From food and clothes to manga and electronics, Japan has a ton of shops that offer varied selections of products that can satisfy shopping enthusiasts of all ages from different parts of the world. If you are visiting Japan soon, and want to purchase souvenirs, memorabilia, and other knick knacks, check out the following shops:
Known for their cheap and affordable items, Daiso is a popular franchise shop founded in Japan, with 3,500 locations around the globe. There are more than 100,000 of products sold at its stores worldwide, including personal care products, household items, toys, clothes, snacks and drinks, and office supplies. It also offers quirky and weird stuff for cosplay, home interior decoration, and others.
In Japan, you can find 2,800 Daiso stores, and the biggest one is the Daiso Giga Funabashi branch, which is situated right next to Funabashi Station in Tokyo. It occupies a seven-level building, and has an abundance of 100-yen priced items.
To find a Daiso near you, go to Daiso’s official website.
Another famous Japanese discount store, Don Quijote has more than 160 locations in the country, with a wide collection of cheap and affordable products that include foods and snacks, clothing, and electronics.
In Shibuya in Tokyo, you can find the Mega Don Quijote, which is only about five minutes on foot from Shibuya Station. It boasts of seven floors of discount goods that you can buy and bring home with you to give out to your friends and family back home. You can purchase hard-to-find flavors of Kit Kat, cartoon or anime apparel, Japanese knives and handicraft, top quality sake, fresh produce and frozen foods, and daily necessities like soap, shampoo, and cosmetics.
For product and store information, visit the Don Quijote official website.
For affordable books, electronics, musical instruments, and other junk, you should go check out Hard-Off. It is a Japanese chain store popular to shoppers with a limited budget.

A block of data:
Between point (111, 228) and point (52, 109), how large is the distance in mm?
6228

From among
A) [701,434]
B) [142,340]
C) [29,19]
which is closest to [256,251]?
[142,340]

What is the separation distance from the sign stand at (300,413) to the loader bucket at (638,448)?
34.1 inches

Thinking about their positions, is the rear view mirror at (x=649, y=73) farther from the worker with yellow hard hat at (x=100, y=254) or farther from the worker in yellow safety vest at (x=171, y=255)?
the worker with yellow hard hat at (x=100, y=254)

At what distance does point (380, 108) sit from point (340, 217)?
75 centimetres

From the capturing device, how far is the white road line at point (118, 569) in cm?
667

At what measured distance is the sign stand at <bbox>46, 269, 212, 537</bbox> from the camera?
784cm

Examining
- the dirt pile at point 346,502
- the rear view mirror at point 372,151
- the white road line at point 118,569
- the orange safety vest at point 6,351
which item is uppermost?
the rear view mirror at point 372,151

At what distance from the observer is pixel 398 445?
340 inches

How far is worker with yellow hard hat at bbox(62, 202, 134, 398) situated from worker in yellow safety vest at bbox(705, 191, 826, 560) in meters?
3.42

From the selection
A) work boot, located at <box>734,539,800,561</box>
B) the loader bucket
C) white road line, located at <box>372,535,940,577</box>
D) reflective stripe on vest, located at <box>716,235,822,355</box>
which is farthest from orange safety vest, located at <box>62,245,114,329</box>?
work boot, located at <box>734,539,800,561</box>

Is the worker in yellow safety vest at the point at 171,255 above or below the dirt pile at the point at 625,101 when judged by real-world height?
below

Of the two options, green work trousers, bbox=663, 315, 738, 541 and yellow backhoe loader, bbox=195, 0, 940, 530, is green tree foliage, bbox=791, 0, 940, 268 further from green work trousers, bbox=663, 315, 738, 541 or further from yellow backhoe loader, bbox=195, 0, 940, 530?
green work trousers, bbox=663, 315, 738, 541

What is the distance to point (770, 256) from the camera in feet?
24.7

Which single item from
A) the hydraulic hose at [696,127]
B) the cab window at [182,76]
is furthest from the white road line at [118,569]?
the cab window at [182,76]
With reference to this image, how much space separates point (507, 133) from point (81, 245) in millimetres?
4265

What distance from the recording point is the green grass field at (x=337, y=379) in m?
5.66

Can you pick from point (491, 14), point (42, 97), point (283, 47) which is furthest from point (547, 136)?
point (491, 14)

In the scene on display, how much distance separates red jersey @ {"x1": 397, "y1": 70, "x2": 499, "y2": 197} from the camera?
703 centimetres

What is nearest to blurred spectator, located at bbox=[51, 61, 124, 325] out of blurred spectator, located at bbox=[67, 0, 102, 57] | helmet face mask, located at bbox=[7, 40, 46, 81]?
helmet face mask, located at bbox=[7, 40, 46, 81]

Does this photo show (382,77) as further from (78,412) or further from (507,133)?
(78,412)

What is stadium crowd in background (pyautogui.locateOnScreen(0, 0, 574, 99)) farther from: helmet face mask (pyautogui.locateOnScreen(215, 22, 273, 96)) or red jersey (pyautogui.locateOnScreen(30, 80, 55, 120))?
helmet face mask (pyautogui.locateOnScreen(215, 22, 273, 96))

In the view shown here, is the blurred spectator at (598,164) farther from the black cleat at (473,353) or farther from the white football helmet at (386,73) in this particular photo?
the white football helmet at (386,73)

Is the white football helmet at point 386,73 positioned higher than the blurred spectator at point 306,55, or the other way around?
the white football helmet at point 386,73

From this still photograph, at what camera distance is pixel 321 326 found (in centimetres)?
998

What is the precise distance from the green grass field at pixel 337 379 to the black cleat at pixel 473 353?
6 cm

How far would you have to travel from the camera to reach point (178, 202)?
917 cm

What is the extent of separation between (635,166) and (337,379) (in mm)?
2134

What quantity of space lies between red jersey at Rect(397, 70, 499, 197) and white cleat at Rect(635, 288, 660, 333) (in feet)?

## EXERCISES
A: Translate this sentence from the shopping passage into Spanish: "To find a Daiso near you, go to Daiso’s official website."
B: Please reproduce, word for word, the stretch of the shopping passage from "Another famous Japanese" through "shampoo, and cosmetics.".
This data was drawn from a different source than the text.

## SOLUTIONS TO THE TASKS
A: Para encontrar una tienda Daiso cerca de ti, visita el sitio web oficial de Daiso.

B:
Another famous Japanese discount store, Don Quijote has more than 160 locations in the country, with a wide collection of cheap and affordable products that include foods and snacks, clothing, and electronics.
In Shibuya in Tokyo, you can find the Mega Don Quijote, which is only about five minutes on foot from Shibuya Station. It boasts of seven floors of discount goods that you can buy and bring home with you to give out to your friends and family back home. You can purchase hard-to-find flavors of Kit Kat, cartoon or anime apparel, Japanese knives and handicraft, top quality sake, fresh produce and frozen foods, and daily necessities like soap, shampoo, and cosmetics.